— TO DO —
Arrange every line of the listing below as a JSON list of strings, one string per line, skipping blank lines. Leave the pictures out.

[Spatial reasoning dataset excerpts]
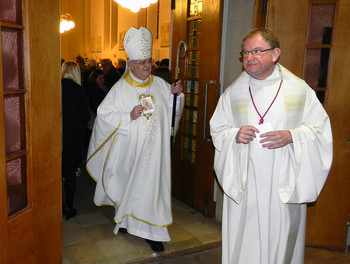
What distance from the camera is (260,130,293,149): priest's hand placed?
221 cm

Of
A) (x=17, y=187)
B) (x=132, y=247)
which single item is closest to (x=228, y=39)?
(x=132, y=247)

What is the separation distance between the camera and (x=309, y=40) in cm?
324

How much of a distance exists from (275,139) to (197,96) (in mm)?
1995

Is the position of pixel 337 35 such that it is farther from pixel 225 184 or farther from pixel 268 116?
pixel 225 184

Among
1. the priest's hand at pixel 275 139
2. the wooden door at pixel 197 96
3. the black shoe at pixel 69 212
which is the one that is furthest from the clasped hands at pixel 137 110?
the black shoe at pixel 69 212

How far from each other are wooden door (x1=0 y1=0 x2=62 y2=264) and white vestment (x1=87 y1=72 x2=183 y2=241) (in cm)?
83

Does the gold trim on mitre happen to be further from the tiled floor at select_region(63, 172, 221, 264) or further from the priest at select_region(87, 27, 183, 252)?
the tiled floor at select_region(63, 172, 221, 264)

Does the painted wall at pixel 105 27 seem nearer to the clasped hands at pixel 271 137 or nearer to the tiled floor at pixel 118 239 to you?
the tiled floor at pixel 118 239

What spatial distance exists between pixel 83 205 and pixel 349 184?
2.78 m

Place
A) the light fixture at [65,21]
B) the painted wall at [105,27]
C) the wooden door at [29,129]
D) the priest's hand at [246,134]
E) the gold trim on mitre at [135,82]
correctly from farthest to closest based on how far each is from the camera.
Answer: the light fixture at [65,21] → the painted wall at [105,27] → the gold trim on mitre at [135,82] → the priest's hand at [246,134] → the wooden door at [29,129]

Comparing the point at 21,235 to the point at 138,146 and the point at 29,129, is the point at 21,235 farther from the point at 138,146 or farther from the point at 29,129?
the point at 138,146

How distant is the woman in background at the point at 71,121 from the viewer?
3.80 metres

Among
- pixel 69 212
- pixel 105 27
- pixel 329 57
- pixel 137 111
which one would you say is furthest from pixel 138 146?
pixel 105 27

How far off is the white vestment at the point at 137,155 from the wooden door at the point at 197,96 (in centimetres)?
57
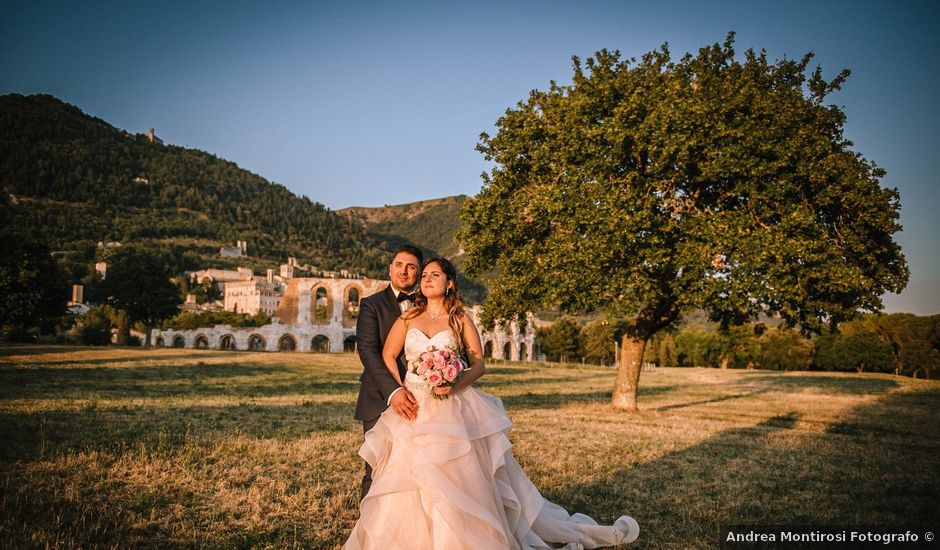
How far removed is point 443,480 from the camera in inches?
150

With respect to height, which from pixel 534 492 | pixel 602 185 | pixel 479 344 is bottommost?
pixel 534 492

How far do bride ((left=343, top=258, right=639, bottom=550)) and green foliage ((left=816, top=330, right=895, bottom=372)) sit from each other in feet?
203

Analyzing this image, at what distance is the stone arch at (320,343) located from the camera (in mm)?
68188

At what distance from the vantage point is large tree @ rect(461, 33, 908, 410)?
1207cm

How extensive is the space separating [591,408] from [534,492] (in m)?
11.7

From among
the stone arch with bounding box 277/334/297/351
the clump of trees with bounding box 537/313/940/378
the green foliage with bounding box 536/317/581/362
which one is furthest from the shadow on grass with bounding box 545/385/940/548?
the green foliage with bounding box 536/317/581/362

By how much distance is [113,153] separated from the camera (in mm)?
179750

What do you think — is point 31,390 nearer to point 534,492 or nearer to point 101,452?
point 101,452

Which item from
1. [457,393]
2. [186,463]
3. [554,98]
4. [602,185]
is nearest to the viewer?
[457,393]

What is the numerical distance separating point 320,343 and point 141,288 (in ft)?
80.0

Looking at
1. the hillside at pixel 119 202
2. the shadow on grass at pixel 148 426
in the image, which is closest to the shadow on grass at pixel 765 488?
the shadow on grass at pixel 148 426

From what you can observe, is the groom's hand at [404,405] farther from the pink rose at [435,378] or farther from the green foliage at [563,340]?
the green foliage at [563,340]

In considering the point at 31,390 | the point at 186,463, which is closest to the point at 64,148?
the point at 31,390

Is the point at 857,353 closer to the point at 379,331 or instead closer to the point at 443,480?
the point at 379,331
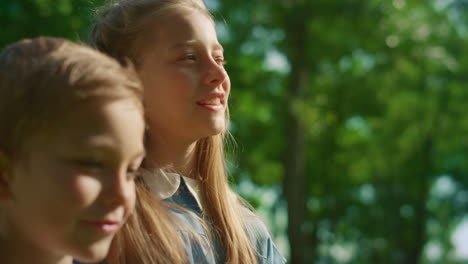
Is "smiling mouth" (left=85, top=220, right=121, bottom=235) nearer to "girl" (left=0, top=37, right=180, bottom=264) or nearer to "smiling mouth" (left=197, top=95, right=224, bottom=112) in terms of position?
"girl" (left=0, top=37, right=180, bottom=264)

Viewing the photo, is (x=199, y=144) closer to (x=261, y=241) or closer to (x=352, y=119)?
(x=261, y=241)

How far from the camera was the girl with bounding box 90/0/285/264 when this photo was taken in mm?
2092

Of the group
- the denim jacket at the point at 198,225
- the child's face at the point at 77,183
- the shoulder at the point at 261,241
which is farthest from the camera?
the shoulder at the point at 261,241

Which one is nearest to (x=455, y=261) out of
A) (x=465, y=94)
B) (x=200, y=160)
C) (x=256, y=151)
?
(x=465, y=94)

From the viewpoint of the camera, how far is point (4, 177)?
1.28 meters

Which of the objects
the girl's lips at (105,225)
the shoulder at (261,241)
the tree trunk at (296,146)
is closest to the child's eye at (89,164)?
the girl's lips at (105,225)

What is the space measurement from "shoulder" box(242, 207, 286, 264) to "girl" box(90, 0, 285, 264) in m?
0.02

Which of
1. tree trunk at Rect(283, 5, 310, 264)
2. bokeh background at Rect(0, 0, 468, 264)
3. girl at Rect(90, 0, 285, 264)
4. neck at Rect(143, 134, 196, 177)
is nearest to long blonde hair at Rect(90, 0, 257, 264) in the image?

— THE ANSWER —
[
  "What distance from the camera is (260,130,293,149): priest's hand placed?",
  "221 cm",
  "Of",
  "A) (x=17, y=187)",
  "B) (x=132, y=247)",
  "which single item is closest to (x=228, y=39)?",
  "(x=132, y=247)",
  "What is the separation distance between the camera and (x=309, y=40) in cm?",
  "324",
  "How much of a distance exists from (275,139) to (197,96) (in mm)?",
  "1995",
  "Is the position of pixel 337 35 such that it is farther from pixel 225 184 or farther from pixel 268 116?",
  "pixel 225 184",
  "Among",
  "1. the priest's hand at pixel 275 139",
  "2. the wooden door at pixel 197 96",
  "3. the black shoe at pixel 69 212",
  "which is the one that is furthest from the clasped hands at pixel 137 110?",
  "the black shoe at pixel 69 212",
  "How far from each other are wooden door (x1=0 y1=0 x2=62 y2=264) and white vestment (x1=87 y1=72 x2=183 y2=241) (in cm)?",
  "83",
  "Does the gold trim on mitre happen to be further from the tiled floor at select_region(63, 172, 221, 264) or further from the priest at select_region(87, 27, 183, 252)?",
  "the tiled floor at select_region(63, 172, 221, 264)",
  "Does the painted wall at pixel 105 27 seem nearer to the clasped hands at pixel 271 137 or nearer to the tiled floor at pixel 118 239 to you?",
  "the tiled floor at pixel 118 239",
  "What spatial distance exists between pixel 83 205 and pixel 349 184?",
  "2.78 m",
  "Place",
  "A) the light fixture at [65,21]",
  "B) the painted wall at [105,27]",
  "C) the wooden door at [29,129]",
  "D) the priest's hand at [246,134]",
  "E) the gold trim on mitre at [135,82]",
  "correctly from farthest to closest based on how far each is from the camera.",
  "Answer: the light fixture at [65,21] → the painted wall at [105,27] → the gold trim on mitre at [135,82] → the priest's hand at [246,134] → the wooden door at [29,129]",
  "Comparing the point at 21,235 to the point at 138,146 and the point at 29,129, is the point at 21,235 farther from the point at 138,146 or farther from the point at 29,129?",
  "the point at 138,146",
  "How distant is the woman in background at the point at 71,121 from the viewer?",
  "3.80 metres",
  "Among",
  "- pixel 69 212",
  "- pixel 105 27",
  "- pixel 329 57",
  "- pixel 137 111",
  "which one would you say is furthest from pixel 138 146?",
  "pixel 105 27",
  "How far off is the white vestment at the point at 137,155 from the wooden door at the point at 197,96 (in centimetres)?",
  "57",
  "How far removed is point 443,480 from the camera in inches?",
  "150",
  "With respect to height, which from pixel 534 492 | pixel 602 185 | pixel 479 344 is bottommost?",
  "pixel 534 492",
  "How far do bride ((left=343, top=258, right=639, bottom=550)) and green foliage ((left=816, top=330, right=895, bottom=372)) sit from each other in feet?",
  "203",
  "Analyzing this image, at what distance is the stone arch at (320,343) located from the camera (in mm)?",
  "68188",
  "At what distance from the vantage point is large tree @ rect(461, 33, 908, 410)?",
  "1207cm",
  "How extensive is the space separating [591,408] from [534,492] (in m)?",
  "11.7",
  "From among",
  "the stone arch with bounding box 277/334/297/351",
  "the clump of trees with bounding box 537/313/940/378",
  "the green foliage with bounding box 536/317/581/362",
  "which one is furthest from the shadow on grass with bounding box 545/385/940/548?",
  "the green foliage with bounding box 536/317/581/362",
  "By how much distance is [113,153] separated from the camera (in mm)?",
  "179750",
  "What do you think — is point 31,390 nearer to point 534,492 or nearer to point 101,452?",
  "point 101,452",
  "Which item from",
  "1. [457,393]",
  "2. [186,463]",
  "3. [554,98]",
  "4. [602,185]",
  "is nearest to the viewer?",
  "[457,393]",
  "What is the numerical distance separating point 320,343 and point 141,288 (in ft)?",
  "80.0",
  "Looking at",
  "1. the hillside at pixel 119 202",
  "2. the shadow on grass at pixel 148 426",
  "in the image, which is closest to the shadow on grass at pixel 765 488?",
  "the shadow on grass at pixel 148 426",
  "From what you can observe, is the groom's hand at [404,405] farther from the pink rose at [435,378] or farther from the green foliage at [563,340]?",
  "the green foliage at [563,340]",
  "In considering the point at 31,390 | the point at 186,463, which is closest to the point at 64,148?",
  "the point at 31,390",
  "Is the point at 857,353 closer to the point at 379,331 or instead closer to the point at 443,480?",
  "the point at 379,331",
  "Is \"smiling mouth\" (left=85, top=220, right=121, bottom=235) nearer to \"girl\" (left=0, top=37, right=180, bottom=264) or nearer to \"smiling mouth\" (left=197, top=95, right=224, bottom=112) in terms of position?",
  "\"girl\" (left=0, top=37, right=180, bottom=264)",
  "Viewing the photo, is (x=199, y=144) closer to (x=261, y=241) or closer to (x=352, y=119)?",
  "(x=261, y=241)",
  "How far from the camera was the girl with bounding box 90/0/285/264 when this photo was taken in mm?",
  "2092",
  "Of the group",
  "- the denim jacket at the point at 198,225",
  "- the child's face at the point at 77,183",
  "- the shoulder at the point at 261,241",
  "which is farthest from the camera?",
  "the shoulder at the point at 261,241",
  "Which one is nearest to (x=455, y=261) out of",
  "A) (x=465, y=94)",
  "B) (x=200, y=160)",
  "C) (x=256, y=151)",
  "?",
  "(x=465, y=94)",
  "From the viewpoint of the camera, how far is point (4, 177)?",
  "1.28 meters",
  "Which of the objects",
  "the girl's lips at (105,225)",
  "the shoulder at (261,241)",
  "the tree trunk at (296,146)",
  "is closest to the child's eye at (89,164)?",
  "the girl's lips at (105,225)",
  "What is the space measurement from \"shoulder\" box(242, 207, 286, 264) to \"girl\" box(90, 0, 285, 264) in m?",
  "0.02",
  "Which of",
  "1. tree trunk at Rect(283, 5, 310, 264)",
  "2. bokeh background at Rect(0, 0, 468, 264)",
  "3. girl at Rect(90, 0, 285, 264)",
  "4. neck at Rect(143, 134, 196, 177)",
  "is nearest to long blonde hair at Rect(90, 0, 257, 264) in the image?"
]